Some years ago, goaded by delusions of sartorial elegance, I tiptoed into an intimidating, oak-paneled, uptown boutique selling luxurious cashmere socks in exact foot sizes. There were no cotton-blend, vaguely fitted packs of three in neutral colors for sale in this store. 
In fact, it was more of a sock showroom than a store. An array of shimmering, lustrous socks were draped elegantly upon sculptured display plinths, as if seductively discarded by lithe figures from a Maxfield Parrish painting before skipping off into the golden forest behind the counter. There were no price tags on the merchandise, obviously, and I was the only customer. 

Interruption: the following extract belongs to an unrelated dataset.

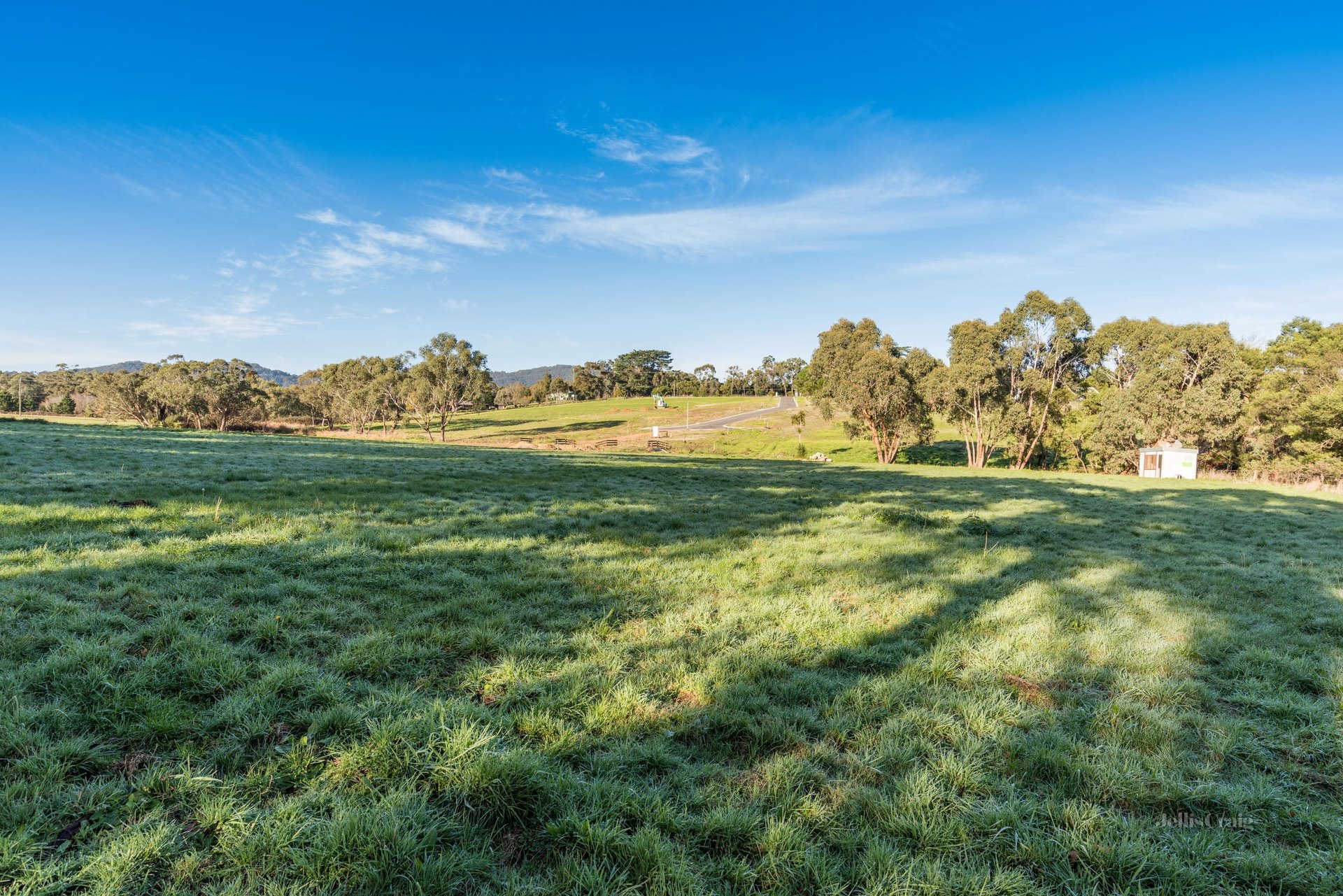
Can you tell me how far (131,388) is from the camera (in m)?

"Are these sweat-wicking by any chance?" I asked the lugubrious sales clerk. My query sounded a trifle foolish, even to my callow, overawed ears. But what else was I going to say in the circumstances? "Can I try these mauve and fuchsia argyles on, in a size eight-and-a-half?" seemed equally as strange and oafish.
I carefully fingered several pairs of the socks like they might somehow shatter if I manhandled them too roughly. Yes, these are very nice socks and make no mistake, I thought. But they are surely more expensive than even my finest pair of dress shoes. Wearing such magnificent socks inside my scuffed-up leather Oxfords would be like pulling a grubby plastic hairnet over an Olympian laurel wreath.
Then there was the question of my neglected twenty-four year-old male feet. Did my untrimmed toenailed feet deserve to be swaddled in socks as beautiful as those socks? Clearly the answer was in the negative. Somewhere in the bowels of the bank down the street, my checking account rolled its eyes and breathed a deep sigh of relief. 
I thanked the sales clerk with all the dignity of the most obsequious of forelock-tugging sycophants and left without buying anything.
The fancy sock store is long gone, of course, and the space is currently occupied by a purveyor of gourmet burritos. I don't buy anything there, either.